Verletzungen wie Frakturen oder Verrenkungen des Handgelenks
Entzündungen wie wiederholte Sehnenscheidenentzündungen
degenerative Erkrankungen, beispielsweise Arthrose
rheumatische Erkrankungen, etwa rheumatoide Arthritis
Stoffwechselkrankheiten, wie Diabetes mellitus oder Gicht
hormonelle Krankheiten, etwa Schilddrüsenunterfunktion
Tumoren, zum Beispiel ein Ganglion im Handgelenksbereich
starkes Übergewicht (Adipositas)
Amyloidose, Ablagerungen von Proteinen
Dialyse: Menschen mit chronischer Niereninsuffizienz erhalten oft eine Dialysebehandlung, bei der ein dauerhafter Zugang im Arm (Shunt-Arm) das Risiko für ein Karpaltunnelsyndrom erhöht.
Wie lässt sich ein Karpaltunnelsyndrom diagnostizieren?
Zu Beginn der Diagnose stellt die*der Ärztin*Arzt Fragen zu den genauen Beschwerden und möglichen Vorerkrankungen (Anamnese). Oft ergibt sich daraus schon der konkrete Verdacht auf ein Karpaltunnelsyndrom.

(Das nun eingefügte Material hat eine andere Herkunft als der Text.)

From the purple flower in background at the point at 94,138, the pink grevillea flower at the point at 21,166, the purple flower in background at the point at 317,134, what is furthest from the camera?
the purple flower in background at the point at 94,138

Dann schließt sich die körperliche Untersuchung mit speziellen Tests der Hände an, um die Diagnose zu sichern. Diese sind auch wichtig, um andere krankhafte Veränderungen an der Halswirbelsäule, Krankheiten des Nervensystems wie Polyneuropathie oder etwa ein RSI-Syndrom (Mausarm) auszuschließen.
Weitere zusätzliche Maßnahmen zur Diagnose sind zudem:
- Elektroneurographie: Messung der Nervenleitgeschwindigkeit (NLG) des Mittelnervs
- bildgebende Verfahren wie Röntgen, Ultraschall (Sonographie) oder Magnetresonanztomographie (MRT)
Verlauf und Prognose bei Karpaltunnelsyndrom
Das Karpaltunnelsyndrom kann sehr unterschiedlich verlaufen und ist abhängig von der Schädigung der Nerven. Bei etwa einem Drittel der Fälle sind die Beschwerden plötzlich weg oder bessern sich spontan. Ist das Karpaltunnelsyndrom im Zusammenhang einer Schwangerschaft entstanden, verbessern sich die Symptome oft innerhalb weniger Wochen nach der Entbindung.
Die Behandlung mit einer Handgelenkschiene zeigt bei rund 70 Prozent der Fälle nach einigen Wochen bis Monaten Erfolg. Die Kortisonspritze kann kurzfristig Besserung bringen, langfristig sind Schiene und Operation jedoch überlegen. Operationen gehen mit einer Erfolgsquote zwischen 80 und 90 Prozent einher.
Bei rund fünf Prozent der Betroffenen kann es zu einem erneuten Karpaltunnelsyndrom im Verlauf kommen. Ursächlich sind dann mitunter knöcherne Veränderungen, Vernarbungen oder rheumatoide Arthritis.